Sally is grown up now, so grown up that she doesn’t count herself into the plans made by her dying mother for her younger brothers. Sally can take care of herself. She’s going to have to, on this big adventure.
So, all cards on the table: I loved the Mad Men finale. Chief among it, I grinned like an idiot throughout Peggy and Stan’s conversation. I’ve been wanting it for seasons now, as soon as it became clear that Stan was Peggy’s intellectual match and also totally not awed by her success.
But also, I’ve had real-life conversations just like it, down to Peggy’s stunned double “what?” These are two people who work together, who drive each other nuts, but who also love one another in the way you do when you’re always going to be linked one way or another.
The show doesn’t continue past this episode, so who knows—maybe they’ll drive each other to distraction and break up. Or maybe they’ll be together forever—it’s hard to tell until the end, and the show’s universe is one in which people swing from happiness to devastation at an alarming pace. But it’s true that Stan gets Peggy in a way nobody else has, and he’s entirely nonthreatened by her, having skillfully separated his professional and personal lives. You can’t hope for that too many times in your life.
Actually, Peggy is the real centerpiece of this episode, even though it ends with Don. (Did you notice that her dry-cleaned dress from episode 12’s triumphant entry hung on the back of her office door?) She talks to nearly everyone she’s had any meaningful contact with except—and this is significant—Ted, and Duck, both of whom are kind of gross to her at this point. But now Pete and Peggy have a cactus and, more importantly, Peggy has gone from being Don’s secretary to his protegee to, now, his confessor. “I broke all my vows,” he tells her, barely functional from, for once, sentiment and not alcohol. “I scandalized my child. I took another man’s name and made nothing of it,” he says.
“I just wanted to hear your voice,” he concludes. “See you soon.”
In that line he gives us the clue that he’ll end up back there at McCann in the end, which is only right: he’ll be near his children, and now that Stephanie has abandoned him, and Megan’s out of the picture, there’s not much left for him in California, which has always held someone who represented salvation for him. It’s California, not New York, that is the land of broken dreams for Don Draper now.

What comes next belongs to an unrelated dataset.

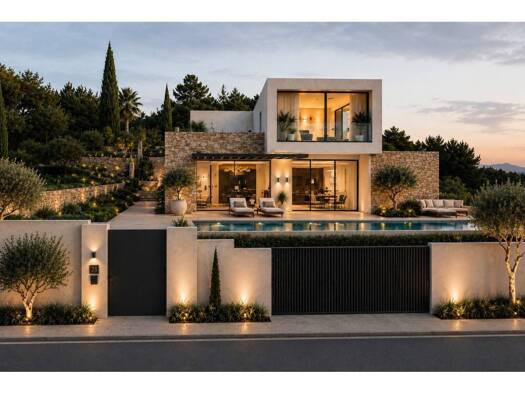 Villa zum Kauf - Erstbezug 595.000 € 4 Zimmer 125 m² 400 m² Grundstück Cn 340 Venta Nova 34 Alcanar 43530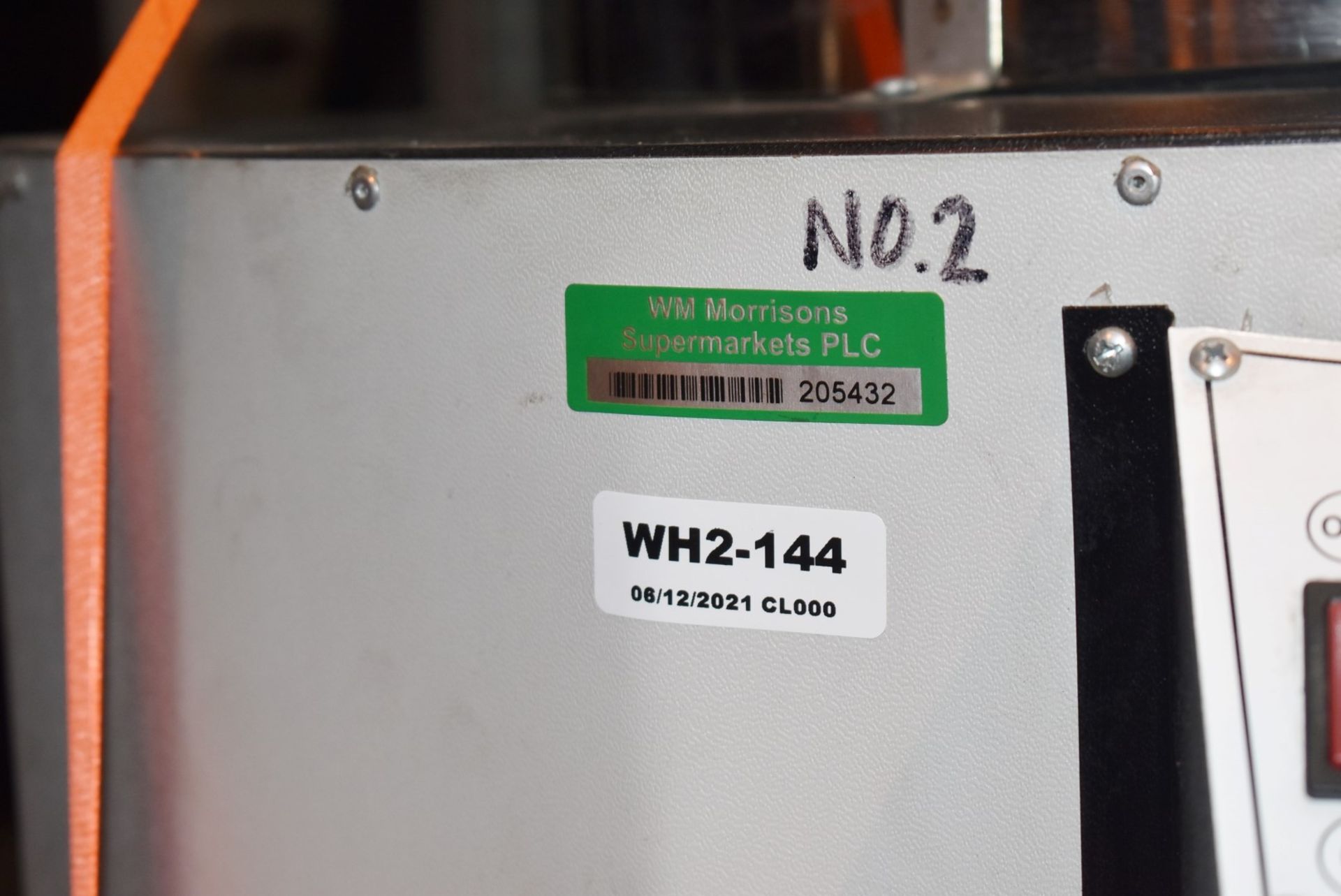 1 x Lochinvar High Efficiency Gas Fired 220L Storage Water Heater - Model LBF-220 - Ref: WH2-144 H5D - Image 17 of 19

New York holds Betty (upstate, but that never matters on the West Coast), who is dying but who has also shown him tenderness lately, whom he still calls “Birdie.” New York has Peggy, Don’s rock. New York has Sally, his compass, and apparently New York has the place where Dick Whitman, in Don Draper’s suit, belongs. Because there’s nobody better than Don at his game—which, if the tag is any indication, he richly proves. (And in which a girl wears nearly the exact same outfit as the girl at the retreat who tells Don he’s stuck there.)
But the pivotal scene here is the man in the circle, who confesses his feeling of invisibility, something that’s been a continuing theme throughout the show: the fear that nobody will see you, and the constant, driving desire to have someone notice you—the real you, not the you that you present to the world, whether it’s Don Draper or Brave Peggy Olson or Only Sexy Joan Harris (who gets Holloway Harris!) or Terrible Pete Campbell.

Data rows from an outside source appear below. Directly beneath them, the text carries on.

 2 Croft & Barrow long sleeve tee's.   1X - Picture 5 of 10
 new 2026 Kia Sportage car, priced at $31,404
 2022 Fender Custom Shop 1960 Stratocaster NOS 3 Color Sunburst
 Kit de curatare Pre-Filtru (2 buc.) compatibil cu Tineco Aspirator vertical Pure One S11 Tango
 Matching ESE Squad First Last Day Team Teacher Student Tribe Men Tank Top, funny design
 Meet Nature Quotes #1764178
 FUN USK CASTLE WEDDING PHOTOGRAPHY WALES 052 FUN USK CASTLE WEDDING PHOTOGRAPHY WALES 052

The man, more or less narrating Don Draper’s deepest fear for him, sounding like one of his ad pitches but this time with no selling, says:
You spend your whole life thinking you’re not getting it, people aren’t giving it to you. Then you realize: you’re trying, and you don’t even know what it is. I had a dream I was on a shelf on the refrigerator. Someone closes the door and the light goes off. And I know everybody’s out there eating. And then they open the door and you see them smiling and they’re happy to see you, but maybe they don’t look right at you. Maybe they don’t pick you. Then the door closes again. The light goes off.
Don, finally overcoming his facade, goes straight for the guy. And hugs him. And cries. Later, on a hill, someone suggests: “New day. New ideas. A new you.”

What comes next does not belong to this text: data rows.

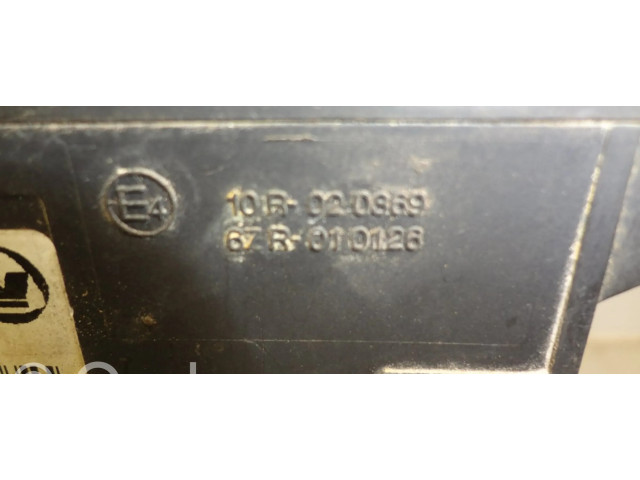 Блок управления 10R-020369, 10R020369   Mitsubishi Grandis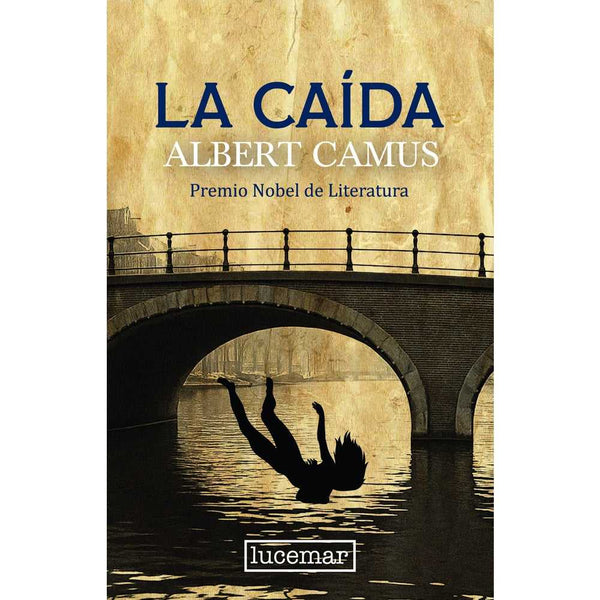 Libro La Caída de Albert Camus - PLUTÓN
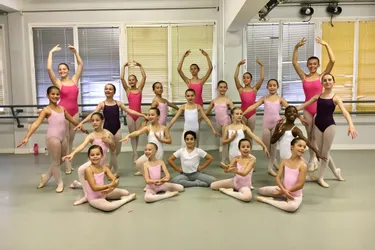 Danse-études à Montluçon : l'école de danse et le collège à temps égal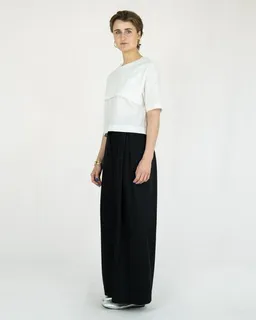 keijn keijn Hose SMART - Lange Bundfaltenhose aus Lyocell-Twill – Produktbild 1 von 1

Cue “Tomorrow Never Knows.” So play the game “Existence” to the beginning, to the beginning.
In Mad Men, as in life, we don’t get a clean slate. Roger is lucky, but never not aware that his “good timing” involves the ex-mother-in-law of one of his closest associates—and that time is ticking, and soon he’ll be old. Joan retains her maiden and married names, and her son by Roger, too. Peggy is with Stan, but he’s also one of the few people who knows her darkest secret. Pete makes it to Wichita, but will always drag the separation from Trudy with him. Even Ken always wears an eye patch.
But maybe our mistakes, our silliness, regrettable or not, are what make us recognizable to those who’ve known us. Everyone in Mad Men—actually, just everyone I know, including me—is terrified they’ll be invisible: that they’ll be unrecognized, yes, but worse, that nobody will remember them at all. When I take stock of my significant relationships, my biggest fear is that at the end of the day, someone I care about greatly will just float out of my life without a backwards glance and feel nothing at all.
In this episode, though, it’s important to note the warmth with which our characters greet one another. Set aside Stan and Peggy. Don and Betty have a truly affectionate exchange. Sally is washing dishes in Betty’s kitchen. Roger is happy with Megan’s mother. Pete and Peggy have a sweet, complimentary last moment. Pete and Trudy are going to be happy in Kansas. Joan is happy to see Ken Cosgrove; Peggy is delighted to hear from Joan. The bonds hold, at least some of them.
I worry about this more than you’d suspect. Being known is scary—all the scarier when you let yourself be known, and then are terrified that the knowledge will make someone leave. Will I know the same people in ten years that I do today? I still worry about it, and hope, and pray, that the people I love will stick around.
Don’t you?
And in the end
The love you take
Is equal to the love you make
3 Comments
This is the first review of the last show that has resonated with me, and I’ve read at least seven of them. Agree about Peggy and Stan. (Did you read the NYT reviewer on this? He so missed it.) Nice job. I am about the same age Sally would be today if she were a real person. I watched this through her eyes, through the eyes (and heart) of a child developing her sense of self through the 50’s and 60’s. This show has been revelatory at so many levels.
Lovely, Alyssa.
Alyssa,
Your ability to capture the resonance of this cultural phenomenon of a series never ceased to amaze and reach me.